Data in a table is lexicographically sorted based on row keys, and to store closely related data together, a developer needs to design a good algorithm for row key composition.
As to partitioning, HBase does it automatically based on the row keys. Still, you can manage the process by changing the start and end row keys for each partition.
Key takeaways on data models
- Both Hive and HBase are capable of organizing data in a way to enable quick access to the required data and reduce query execution time (though their approach to partitioning is different).
- Both Hive and HBase act as data management agents. When somebody says that Hive or HBase stores data, it really means the data is stored in a data store (usually in HDFS). This means the success of your Hadoop endeavor goes beyond either/or technology choices and strongly depends on other important factors, such as calculating the required cluster size correctly and integrating all the architectural components seamlessly.

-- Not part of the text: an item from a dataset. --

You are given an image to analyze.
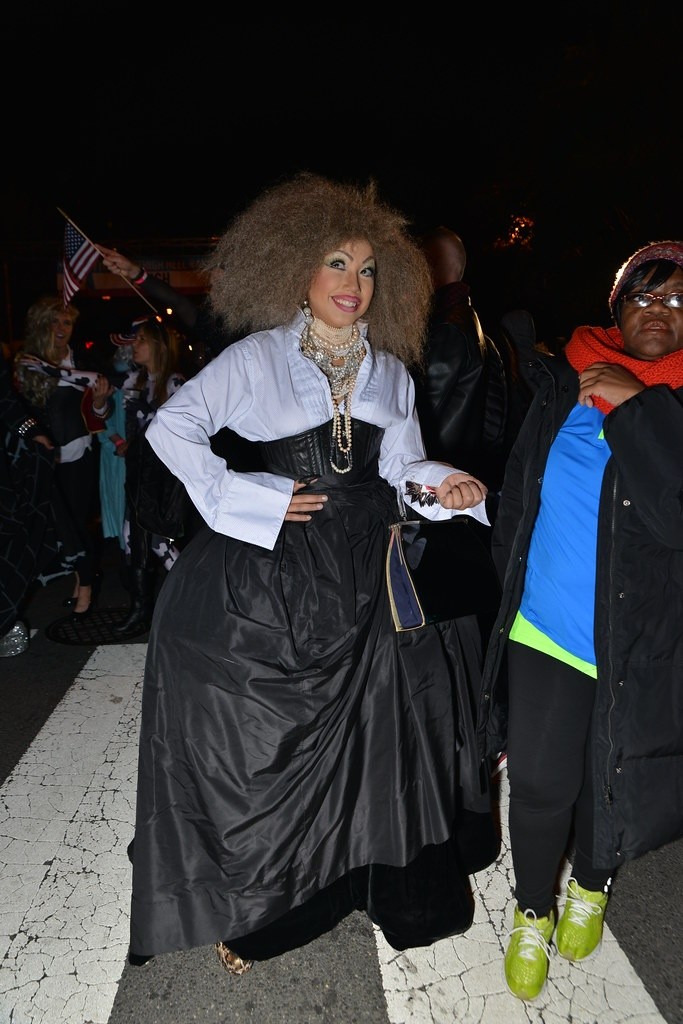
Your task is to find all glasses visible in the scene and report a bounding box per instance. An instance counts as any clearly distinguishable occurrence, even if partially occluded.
[620,292,683,309]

Hive as an analytical query engine
Hive is specifically designed to enable data analytics. To successfully perform this task, it uses its dedicated Hive Query Language (HiveQL), which is very similar to analytics-tuned SQL.
Initially, Hive converted HiveQL queries into Hadoop MapReduce jobs, simplifying the lives of developers who could bypass more complicated MapReduce code. Running queries in Hive usually took some time, since Hive scanned all the available data sets, if not specified otherwise. It was possible to limit the volume of scanned data by specifying the partitions and buckets that Hive had to address. Anyway, that was batch processing. Nowadays, Apache Hive is also able to convert queries into Apache Tez or Apache Spark jobs.
The earliest versions of Hive did not provide record-level updates, inserts, and deletes, which was one of the most serious limitations in Hive. This functionality appeared only in version 0.14.0 (though with some constraints: for example, your table's file format should be ORC).
HBase as a data manager that supports queries
Being a data manager, HBase alone is not intended for analytical queries. It doesn't have a dedicated query language. To run CRUD (create, read, update, and delete) and search queries, it has a JRuby-based shell, which offers simple data manipulation possibilities, such as Get, Put, and Scan. For the first two operations, you should specify the row key, while scans run over a whole range of rows.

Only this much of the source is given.